Before I talk about red line investing, take note of the performance of the Nasdaq 100 index since it was created in January 1985. It is up nearly 200 times and has been compounding annually at a rate not far short of 20pc. This is a staggering performance.
Red line investing is based on my longest period moving average, which is a red one. On this chart, we are particularly concerned with buy signals. As you can see, they are good with the signal, repeatedly, followed by a sustained rise in the index.
They are not ideal for somebody sending our regular alerts, often daily, because these great buy signals tend to be rare. The last one was in March 2023. I believe we can derive sell signals from these charts too, but more on that in future alerts.
Sell signals are important because, in their absence, we have the reassurance to stay invested.

Wal-Mart is looking good. Apart from some excellent buy signals, there are periods when there is a bunching of buy signals. This is a characteristic of a consolidating share price. Here we need another signal. We need the shares to move decisively into new high ground, otherwise money can be locked up for years in a share which is going nowhere.
Here, in a nutshell, is why Walmart shares are doing so well.
Walmart (WMT) shares are experiencing a strong, historic rally—approaching a $1 trillion market capitalization—due to a fundamental transformation from a traditional brick-and-mortar retailer into a high-margin technology-driven, omnichannel powerhouse. Investors are rewarding the company for consistently outperforming competitors, with the stock up 179% over the past three years.

The Microsoft chart does not look so good, though, after such a sharp decline, they are oversold. The red line has turned down, indicating a significant loss of momentum in the shares. Past buy signals have been excellent. There was a long period of bunched signals when investing in the shares would have been dead money. Again, the trick was to wait for a decisive move to a new high.
AI is having a bit of a wobble presently, but the charts suggest it is by no means game over.

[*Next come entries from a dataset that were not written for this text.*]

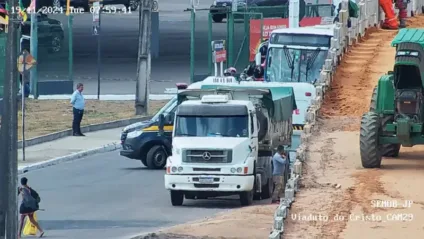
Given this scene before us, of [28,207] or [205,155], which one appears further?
[205,155]

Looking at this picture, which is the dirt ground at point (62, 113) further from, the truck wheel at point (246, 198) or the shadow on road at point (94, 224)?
the shadow on road at point (94, 224)

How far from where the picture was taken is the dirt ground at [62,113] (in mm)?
41281

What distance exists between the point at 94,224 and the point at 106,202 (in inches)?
114

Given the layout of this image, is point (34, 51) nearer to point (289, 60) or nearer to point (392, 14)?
point (289, 60)

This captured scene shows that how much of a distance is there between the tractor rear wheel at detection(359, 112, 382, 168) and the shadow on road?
598 cm

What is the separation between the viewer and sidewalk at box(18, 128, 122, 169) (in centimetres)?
3590

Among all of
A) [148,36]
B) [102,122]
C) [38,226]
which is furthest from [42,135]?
[38,226]

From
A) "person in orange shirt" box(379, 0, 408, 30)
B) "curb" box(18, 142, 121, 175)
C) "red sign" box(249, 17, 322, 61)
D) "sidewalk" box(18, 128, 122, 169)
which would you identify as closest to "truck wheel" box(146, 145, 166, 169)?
"curb" box(18, 142, 121, 175)

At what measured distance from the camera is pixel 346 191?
19969 mm

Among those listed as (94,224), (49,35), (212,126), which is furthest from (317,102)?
(49,35)

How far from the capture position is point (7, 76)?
914 inches

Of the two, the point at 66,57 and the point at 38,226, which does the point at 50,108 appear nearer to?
the point at 66,57

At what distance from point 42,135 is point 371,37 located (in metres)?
10.9

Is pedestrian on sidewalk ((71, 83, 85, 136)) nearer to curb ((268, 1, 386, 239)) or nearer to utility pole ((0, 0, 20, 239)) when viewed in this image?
curb ((268, 1, 386, 239))
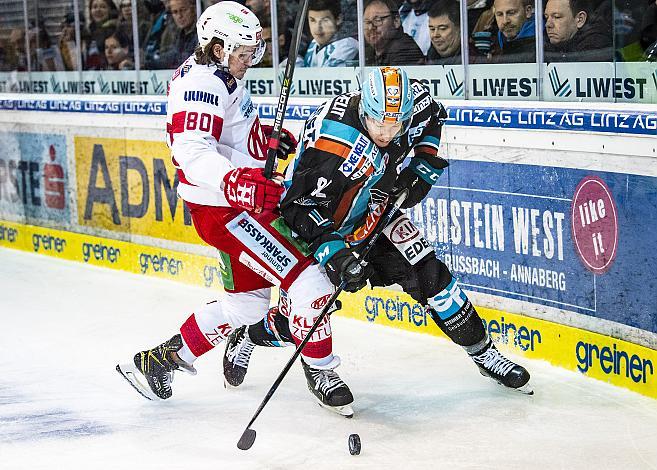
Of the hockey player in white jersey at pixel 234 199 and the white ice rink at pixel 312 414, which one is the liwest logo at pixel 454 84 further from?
the hockey player in white jersey at pixel 234 199

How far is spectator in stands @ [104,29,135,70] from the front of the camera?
813 cm

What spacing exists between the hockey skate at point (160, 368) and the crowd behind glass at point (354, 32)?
2000 millimetres

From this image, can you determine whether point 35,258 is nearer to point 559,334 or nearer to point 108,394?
point 108,394

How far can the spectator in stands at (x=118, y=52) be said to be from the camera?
813 cm

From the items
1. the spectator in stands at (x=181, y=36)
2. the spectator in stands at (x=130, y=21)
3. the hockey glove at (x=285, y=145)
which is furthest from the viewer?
the spectator in stands at (x=130, y=21)

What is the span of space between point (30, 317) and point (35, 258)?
1883 mm

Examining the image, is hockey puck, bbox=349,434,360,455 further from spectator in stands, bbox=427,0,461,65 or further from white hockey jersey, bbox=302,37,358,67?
white hockey jersey, bbox=302,37,358,67

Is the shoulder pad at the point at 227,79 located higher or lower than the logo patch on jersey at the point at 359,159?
higher

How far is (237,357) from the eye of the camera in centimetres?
501

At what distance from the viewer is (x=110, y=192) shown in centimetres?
796

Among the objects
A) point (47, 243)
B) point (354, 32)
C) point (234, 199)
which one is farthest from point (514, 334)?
point (47, 243)

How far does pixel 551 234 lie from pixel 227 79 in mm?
1542

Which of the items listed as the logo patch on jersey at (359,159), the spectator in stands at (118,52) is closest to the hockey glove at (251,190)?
the logo patch on jersey at (359,159)

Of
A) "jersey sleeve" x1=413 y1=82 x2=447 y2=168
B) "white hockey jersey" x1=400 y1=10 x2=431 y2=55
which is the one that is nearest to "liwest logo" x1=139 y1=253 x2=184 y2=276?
"white hockey jersey" x1=400 y1=10 x2=431 y2=55
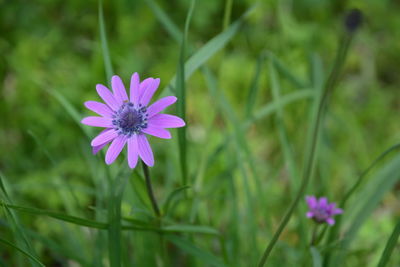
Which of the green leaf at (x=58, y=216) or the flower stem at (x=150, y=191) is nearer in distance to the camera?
the green leaf at (x=58, y=216)

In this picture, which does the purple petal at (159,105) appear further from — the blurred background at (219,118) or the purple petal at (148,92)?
the blurred background at (219,118)

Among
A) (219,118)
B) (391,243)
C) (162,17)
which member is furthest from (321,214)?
(219,118)

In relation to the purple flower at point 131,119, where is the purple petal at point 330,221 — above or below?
below

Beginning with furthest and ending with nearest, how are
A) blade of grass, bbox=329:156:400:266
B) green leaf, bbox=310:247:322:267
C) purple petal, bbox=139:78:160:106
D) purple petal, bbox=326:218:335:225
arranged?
1. blade of grass, bbox=329:156:400:266
2. purple petal, bbox=326:218:335:225
3. green leaf, bbox=310:247:322:267
4. purple petal, bbox=139:78:160:106

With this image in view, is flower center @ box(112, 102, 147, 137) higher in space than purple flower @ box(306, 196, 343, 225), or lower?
higher

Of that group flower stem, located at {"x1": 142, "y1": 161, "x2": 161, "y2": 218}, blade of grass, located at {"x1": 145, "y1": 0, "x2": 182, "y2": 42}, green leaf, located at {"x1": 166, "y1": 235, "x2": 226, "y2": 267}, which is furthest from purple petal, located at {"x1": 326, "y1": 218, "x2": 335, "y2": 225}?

Broadcom (AVGO) is in such a strong uptrend that there have been few red-line buy signals over the last 15 years. A shorter-term buy signal is given when ALL three moving averages rise in tandem after a period in which one or more have been declining. At the moment, two of the moving averages are declining, so, on this basis, Broadcom shares are not a buy.
A reassuring note for investors is that, using my red line technique, all the major US indices are behaving strongly. There is no suggestion that shares generally should be sold.
Strategy – Beware Momentum
This is a cruel market for investors like me who are drawn to strong growth, the stronger the better. Shares in the fastest-growing companies are among the ones suffering the most.
The reason for this could be what I call the Bitcoin effect. Nobody knows what the correct price for Bitcoin is. Best guess is somewhere between $0 and $1 million. This allows for considerable volatility and makes us dependent on charts.

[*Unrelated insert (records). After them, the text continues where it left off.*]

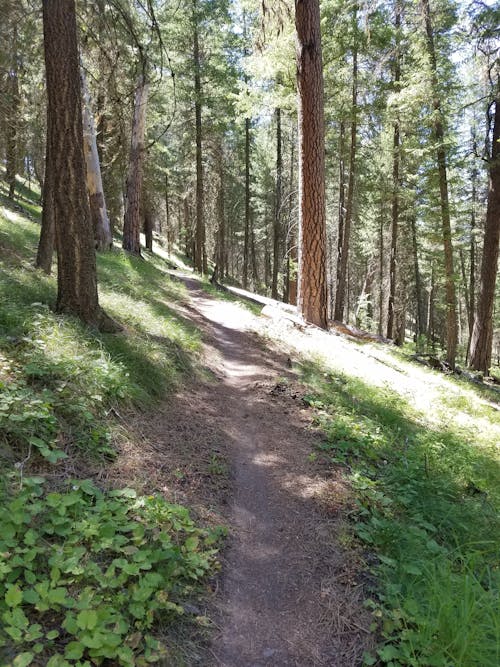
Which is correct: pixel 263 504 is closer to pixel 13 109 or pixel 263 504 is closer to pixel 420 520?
pixel 420 520

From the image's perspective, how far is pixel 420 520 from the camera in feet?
11.2

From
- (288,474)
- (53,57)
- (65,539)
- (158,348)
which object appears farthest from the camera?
(158,348)

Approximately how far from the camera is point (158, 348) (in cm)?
602

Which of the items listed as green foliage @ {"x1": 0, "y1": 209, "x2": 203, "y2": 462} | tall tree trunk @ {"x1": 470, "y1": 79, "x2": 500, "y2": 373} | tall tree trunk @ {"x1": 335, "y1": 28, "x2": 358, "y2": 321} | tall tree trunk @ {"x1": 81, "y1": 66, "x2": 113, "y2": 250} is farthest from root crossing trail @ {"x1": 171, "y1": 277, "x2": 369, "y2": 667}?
tall tree trunk @ {"x1": 335, "y1": 28, "x2": 358, "y2": 321}

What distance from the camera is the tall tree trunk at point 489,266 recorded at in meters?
12.1

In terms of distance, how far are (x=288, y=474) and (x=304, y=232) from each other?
21.4 feet

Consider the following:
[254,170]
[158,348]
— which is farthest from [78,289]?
[254,170]

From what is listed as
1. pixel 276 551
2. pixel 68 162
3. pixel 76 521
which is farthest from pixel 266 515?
pixel 68 162

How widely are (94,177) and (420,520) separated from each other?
42.4ft

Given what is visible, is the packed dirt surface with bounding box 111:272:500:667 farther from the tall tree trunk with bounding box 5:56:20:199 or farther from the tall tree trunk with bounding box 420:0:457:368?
the tall tree trunk with bounding box 420:0:457:368

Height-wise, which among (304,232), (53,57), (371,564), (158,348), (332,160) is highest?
(332,160)

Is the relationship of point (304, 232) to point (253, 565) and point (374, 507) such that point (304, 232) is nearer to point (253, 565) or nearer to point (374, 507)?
point (374, 507)

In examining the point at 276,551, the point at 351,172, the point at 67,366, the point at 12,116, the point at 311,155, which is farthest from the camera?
the point at 351,172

The buy and sell signals are asymmetrical. A sell signal is given whenever the shortest green moving average turns down. A buy signal is given when all the moving averages are climbing, which means that the longest moving average, which is falling, must turn higher. Buy signals are rare, especially when the red moving average turns higher. These signals work well but require great patience.
There is a case for saying that the bitcoin price is driven chiefly by investor optimism. Optimism has been draining out of the US stock market since October 2025.

In light of this, we can understand better what is happening to Palantir shares. The growth has been everything investors could have wished for but like Bitcoin, the share price is not solidly rooted in fundamentals but reflects investor optimism about the 10-year outlook for this incredible business. If investors are no longer prepared to look 10 years ahead, a valuation in the hundreds of billions for a company with sales of less than $10bn can be vulnerable. The shares have been sliding since October 2025.
Take any exponentially growing share, and we see similar problems. But there is a positive side to this. Combine a sharply falling share price with explosive, 100pc-plus growth, and the valuation drops at an incredible rate. Even if no one knows the correct price, the shares can quickly become cheap, setting the stage for dramatic rebounds.
The shares that are suffering are the momentum plays. The growth in data centre spending is on such a massive scale that many companies are benefiting, so plenty of shares looking good have not attracted the same attention from momentum investors. Comfort Systems supplies the plumbers and electricians who are needed to make the data centres work. The company’s secret sauce is an endless stream of value-adding acquisitions. As you can see, the last major buy signal was a long time ago, but it was a very good one.
Shares don’t all signal at the same time, so we are stepping up the hunt.